Task details: Entries follow. Give back exactly the lines starting at the one containing "scientific name: Tragelaphus" and ending at the one containing "Label granularity: sequence-level.", and no other lines.

Data for the task:
....................
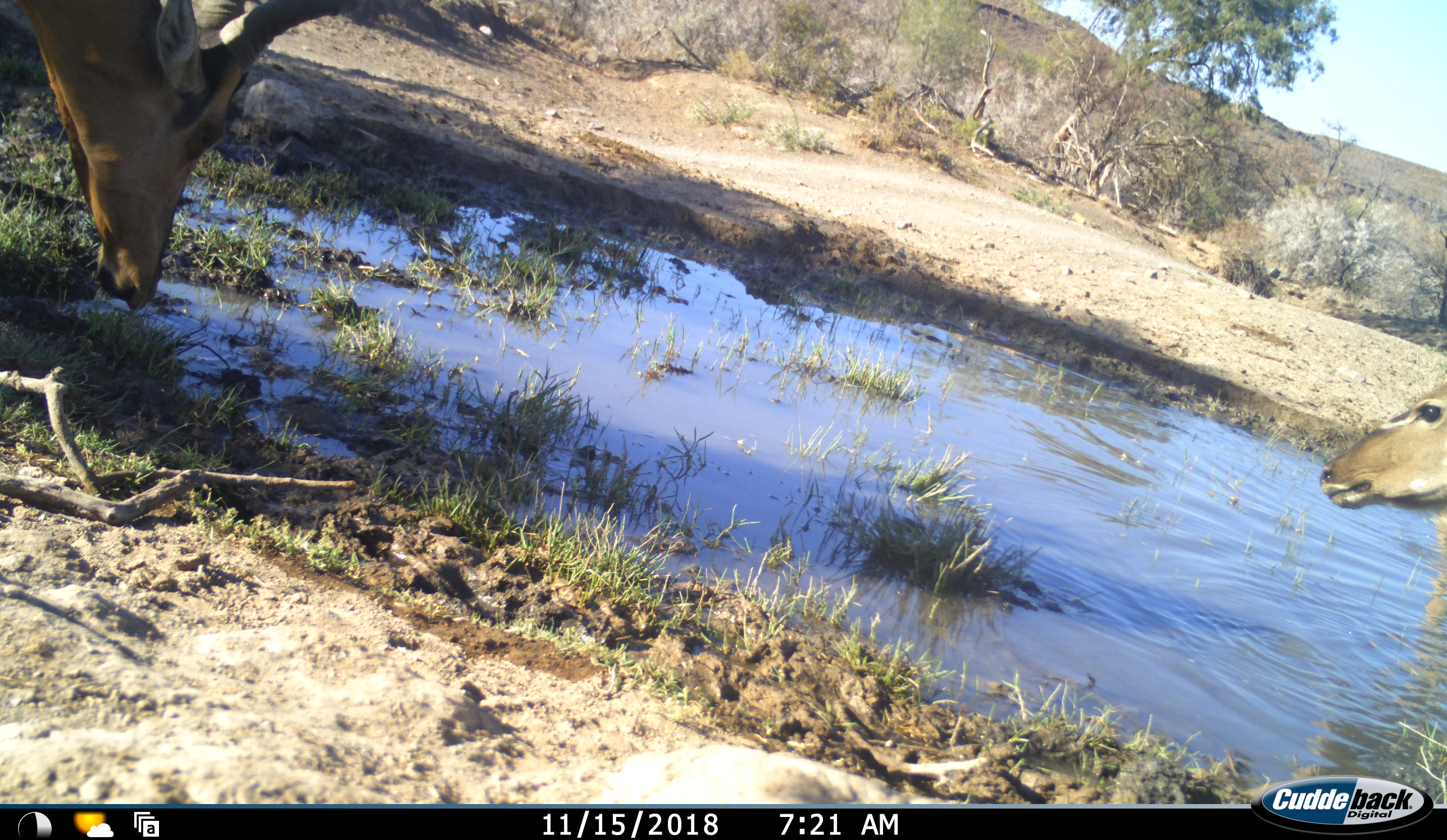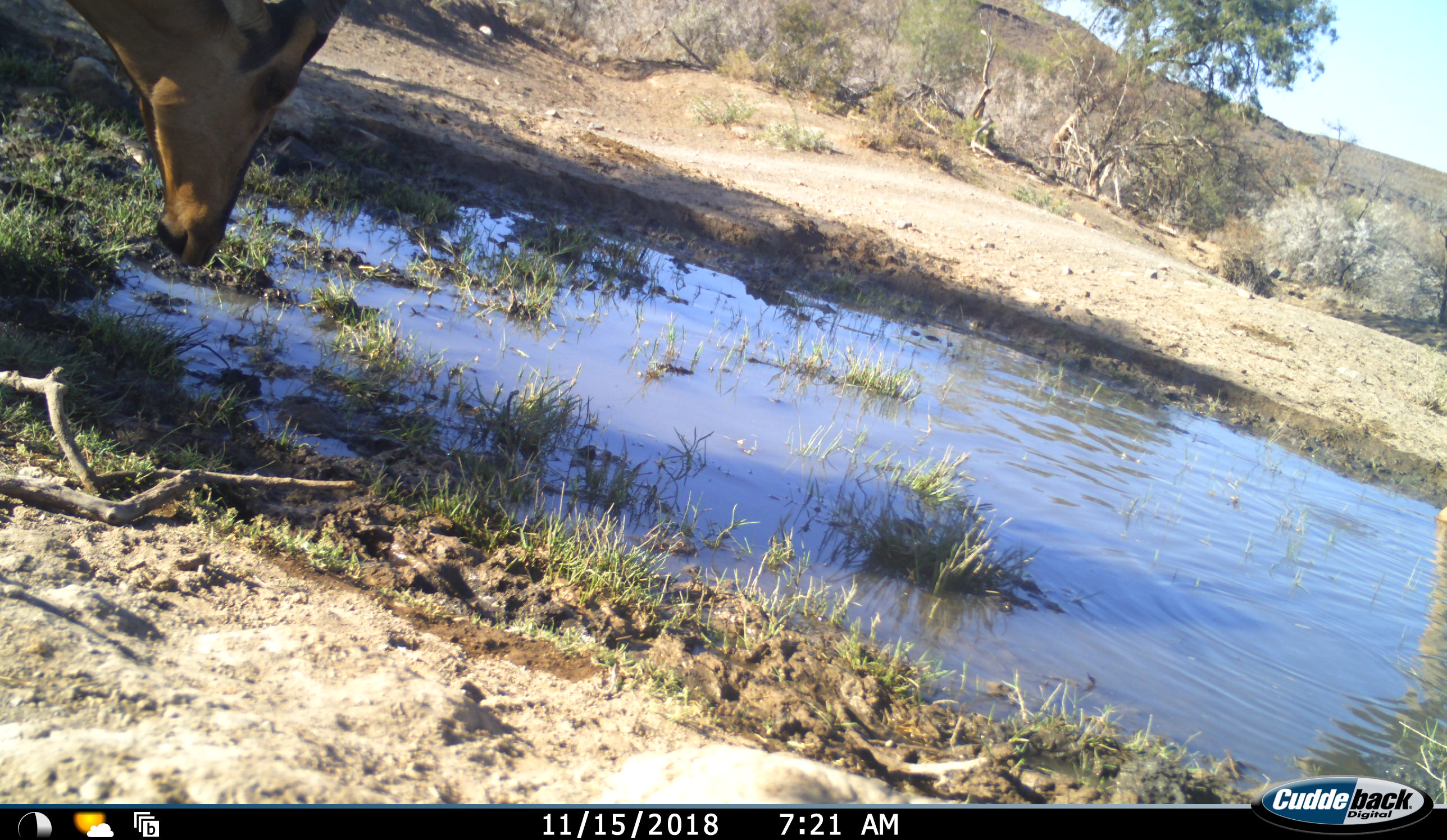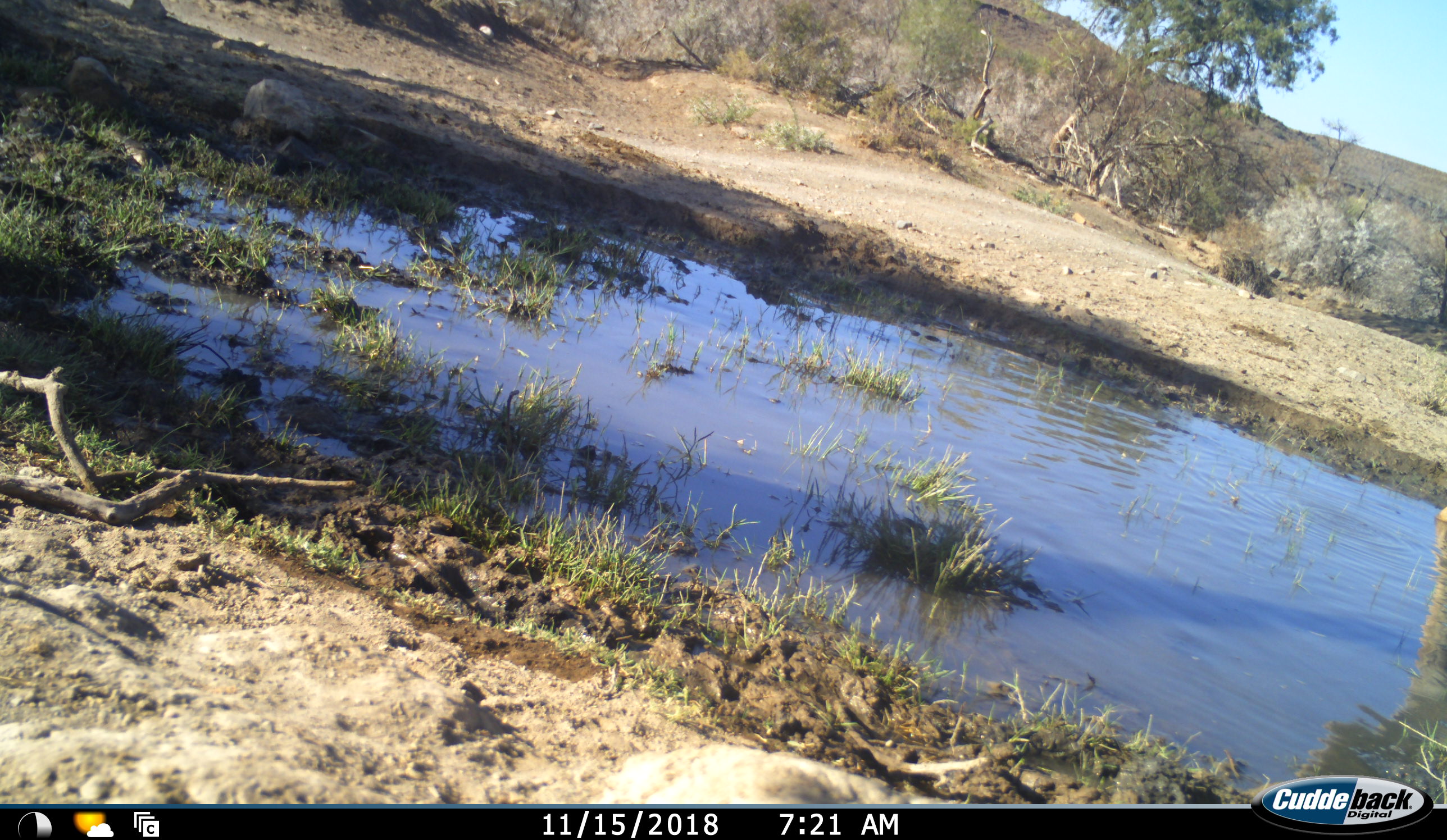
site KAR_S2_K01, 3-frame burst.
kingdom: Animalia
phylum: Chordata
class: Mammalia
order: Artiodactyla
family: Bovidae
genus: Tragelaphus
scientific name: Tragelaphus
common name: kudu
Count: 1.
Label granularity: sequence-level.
....................
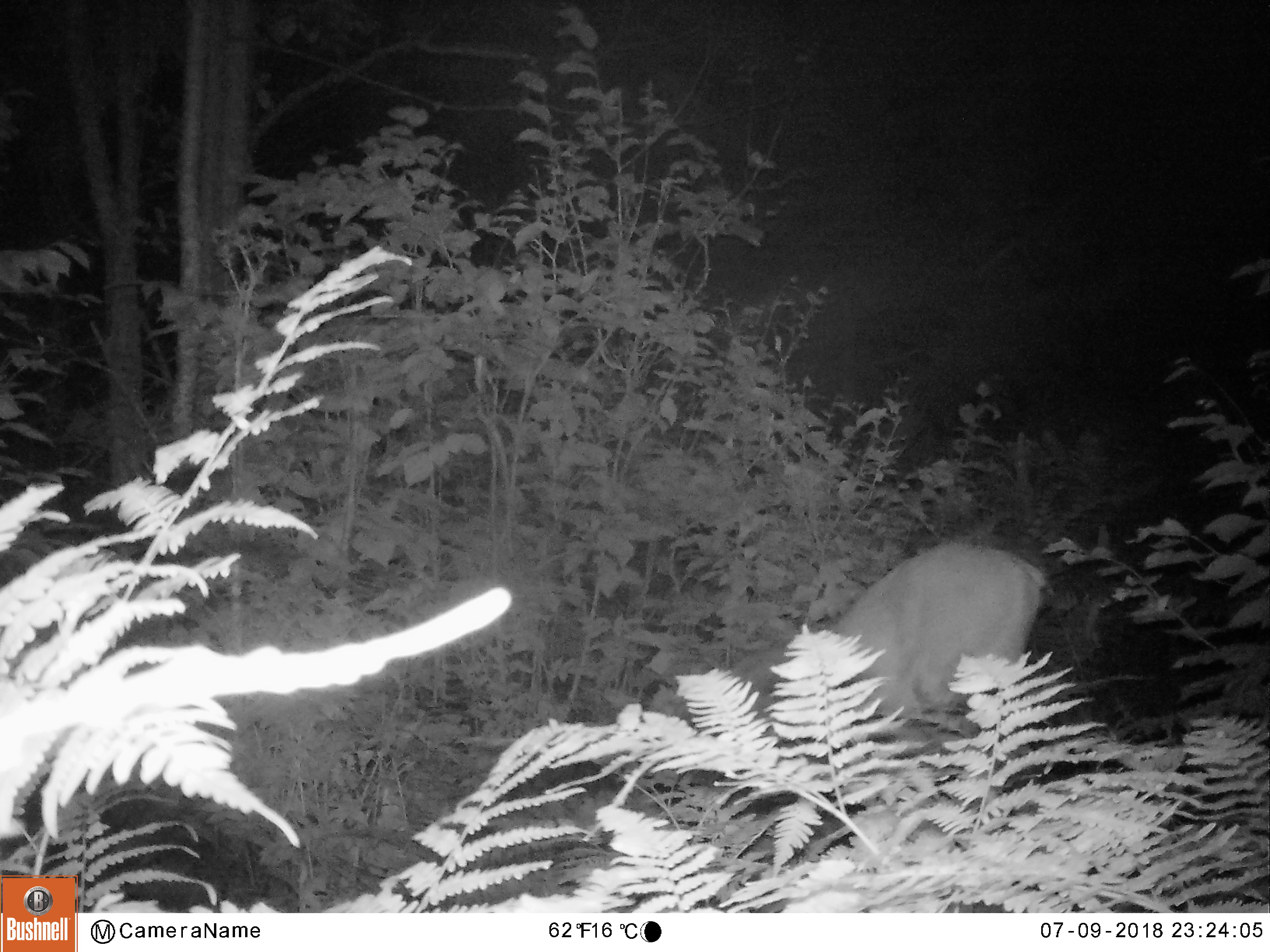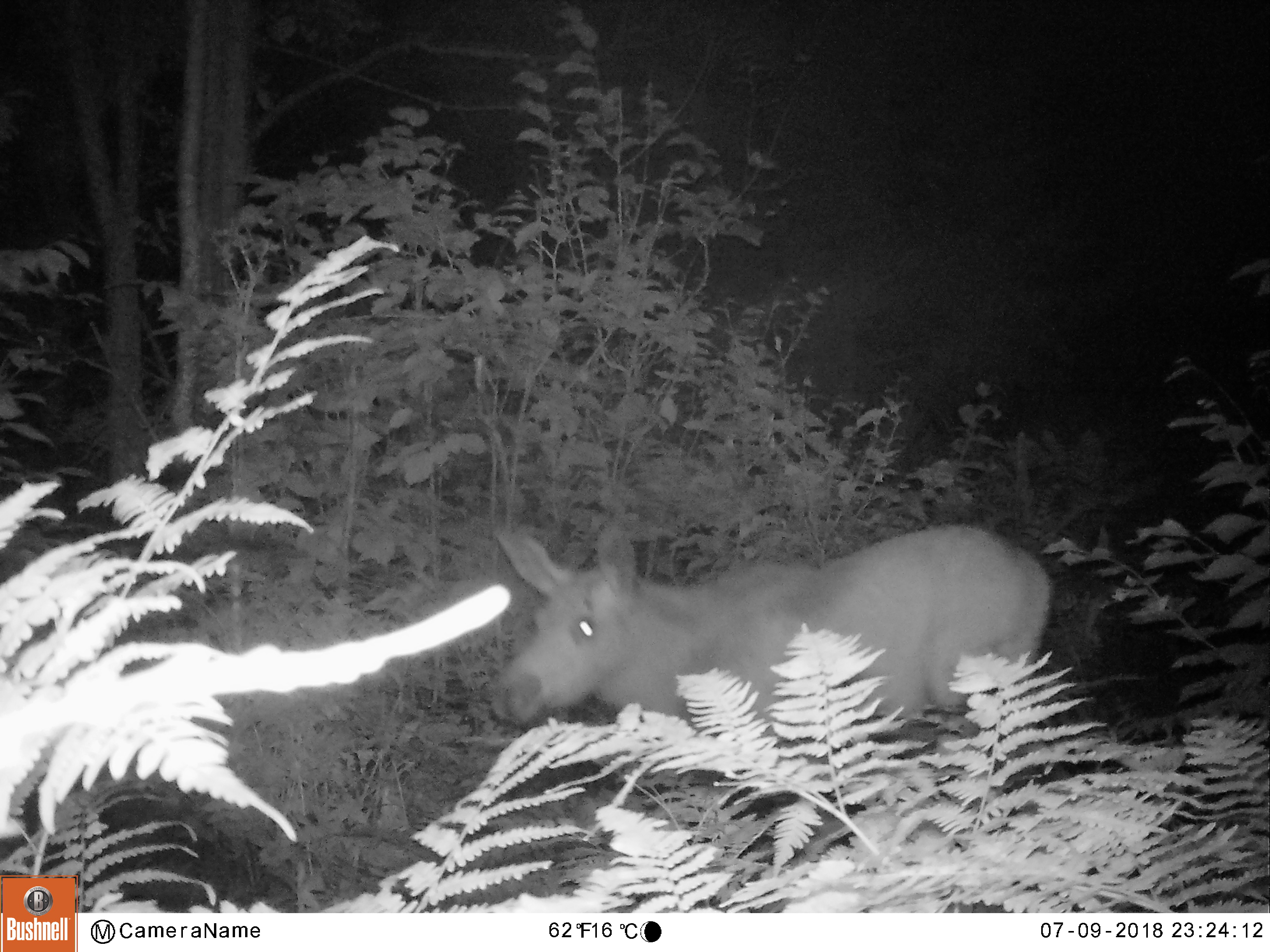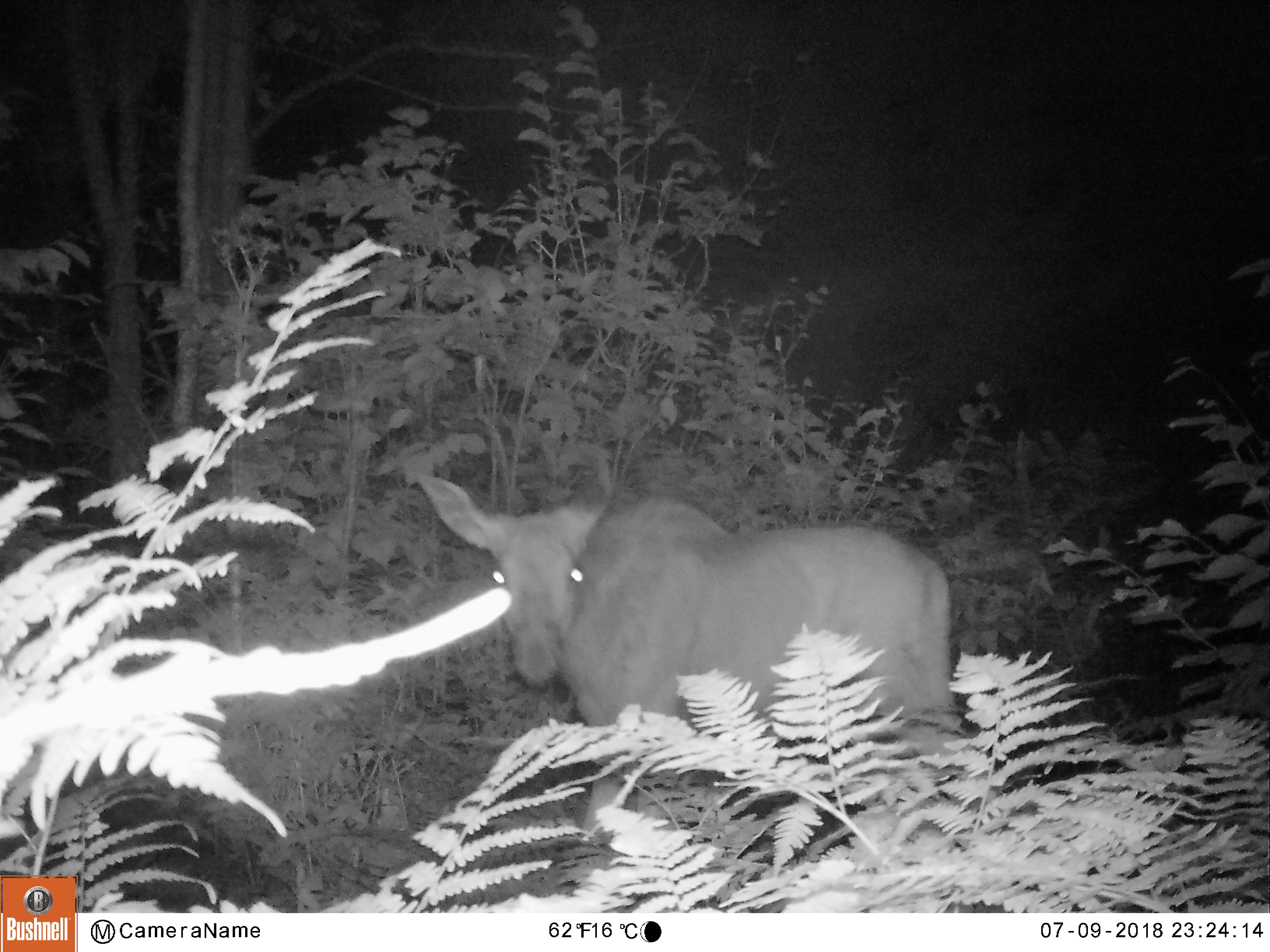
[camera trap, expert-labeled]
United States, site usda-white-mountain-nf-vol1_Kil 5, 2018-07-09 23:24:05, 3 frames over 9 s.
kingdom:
....................
Answer to the exercise:
scientific name: Tragelaphus
common name: kudu
Count: 1.
Label granularity: sequence-level.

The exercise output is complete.